Photo by Mukil Menon on Unsplash

What is a GPU and do you need one in Deep Learning?

In Deep Learning, everyone seems to recommend using a GPU. What is it, can you do without one, and who is it exactly for?

--

Any data scientist or machine learning enthusiast who has been trying to elicit performance of training models at scale will at some point hit a cap and start to experience various degrees of processing lag. Tasks that take minutes with smaller training sets may now take more hours — in some cases weeks — when datasets get larger.

But what are GPUs? How do they stack up against CPUs? Do I need one for my deep learning projects?

If you’ve ever asked yourself these questions, read on…

I recently open-sourced my Computer Vision library that utilizes the GPU for image and video processing on the fly. I’ll leave the link to the Github repo in case you’re interested :)

Any data scientist or machine learning enthusiast would have heard, at least once in their life, that Deep Learning requires a lot of hardware. Some train simple deep learning models for days on their laptops (typically without GPUs) which leads to an impression that Deep Learning requires big systems to run execute.

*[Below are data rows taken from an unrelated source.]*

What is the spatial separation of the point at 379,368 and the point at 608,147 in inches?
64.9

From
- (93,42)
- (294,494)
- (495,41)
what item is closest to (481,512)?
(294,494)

This has created a myth surrounding deep learning which creates a roadblock for beginners.

Every book that I’ve referred to in the past few years has the author always mentioning the following:

Deep learning requires a lot of computational power to run on.

But I don’t have datacentres at my command and when I built my first deep learning model on a sizable laptop, I knew that the consensus was either wrong or portrayed with some truth.

You don’t have to take over Google to be a deep learning expert.

Why do we need more hardware for deep learning?

For any neural network, the training phase of the deep learning model is the most resource-intensive task

While training, a neural network takes in inputs, which are then processed in hidden layers using weights that are adjusted during training and the model then spits out a prediction. Weights are adjusted to find patterns in order to make better predictions.

Both these operations are essentially matrix multiplications. A simple matrix multiplication can be represented by the image below

Source: jeremyjordan.me

In a neural network, we can the first array is the input to the neural network, while the second array forms its weight.

Easy, right?

Yes, if your neural network has around 10, 100 or even 100,000 parameters. A computer would still be able to handle this in a matter of minutes, or even hours at the most.

But what if your neural network has more than 10 billion parameters? It would take years to train this kind of systems employing the traditional approach. Your computer would probably give up before you’re even one-tenth of the way.

“A neural network that takes search input and predicts from 100 million outputs, or products, will typically end up with about 2,000 parameters per product. So you multiply those, and the final layer of the neural network is now 200 billion parameters. And I have not done anything sophisticated. I’m talking about a very, very dead simple neural network model.” — a Ph.D. student at Rice University

Making deep learning models train faster

Deep Learning models can be trained faster by simply running all operations at the same time instead of one after the other.

You can achieve this by using a GPU to train your model.

A GPU (Graphics Processing Unit) is a specialized processor with dedicated memory that conventionally perform floating point operations required for rendering graphics

In other words, it is a single-chip processor used for extensive Graphical and Mathematical computations which frees up CPU cycles for other jobs.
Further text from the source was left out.